NewsHillsborough County


University Area community facing education, transit and health issues, study says

Posted at 5:26 AM, Jun 19, 2019
and last updated 2019-06-19 05:43:27-04

HILLSBOROUGH COUNTY, Fla. — Residents in Tampa's University Area are facing issues with education, jobs, transportation and access to healthy food, according to a new study.

The University Area Community Development Corporation conducted a study of the neighborhood, interviewing more than 600 people.

Preliminary results show nearly half of those interviewed lived in households making around $15,000 per year. One in five people reported being unemployed and one in three people cited challenges trying to get another job, including a lack of transportation, education and health problems or a disability.

Many people said they were interested in getting certified as a nursing assistant or working in hospitality, but lacked the money or transportation to make that possible.

More than 300 people surveyed said they used public transportation to get to work, school or to run errands.

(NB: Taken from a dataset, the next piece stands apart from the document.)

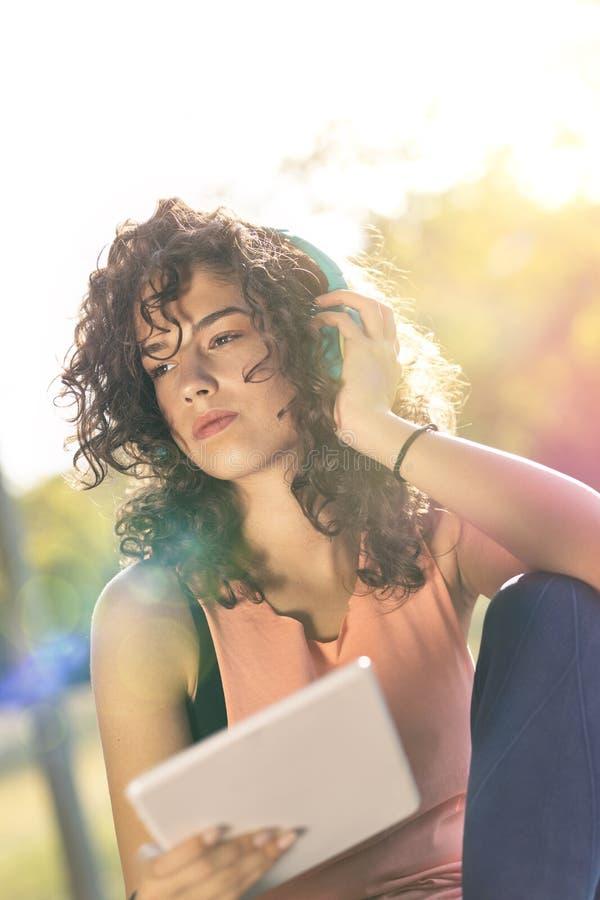 Γυναίκα που χαλαρώνει στο πάρκο χρησιμοποιώντας υπολογιστή tablet στοκ φωτογραφίες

Nearly 500 people said they have a stop within 15 minutes of their home. More than 450 people said they felt safe on public transportation, according to the results.

However, a recent report by Plan Hillsborough reveals transit access in the University Area has several streets with a "failing" grade.

There are also several "severe crash corridors" where residents are at risk for being in a crash, according to Plan Hillsborough.

Affordable housing also remains a big concern for many residents. The UACDC is working on a plan to build several homes that area that will be considered affordable, specifically for families in that neighborhood.

"As I get older, my income just isn't going to be there," said Ada Raffeo, who lives in the area now. "So this would help me get a place and be safe."

Additionally, some people in the survey cited problems getting access to healthy food and cited stress as a recurring problem. The University Area is considered a "food desert" which means residents don't have easy access to a grocery store.

The UACDC recently started a community garden, offering free vegetables to those in the neighborhood as a way to combat the problem.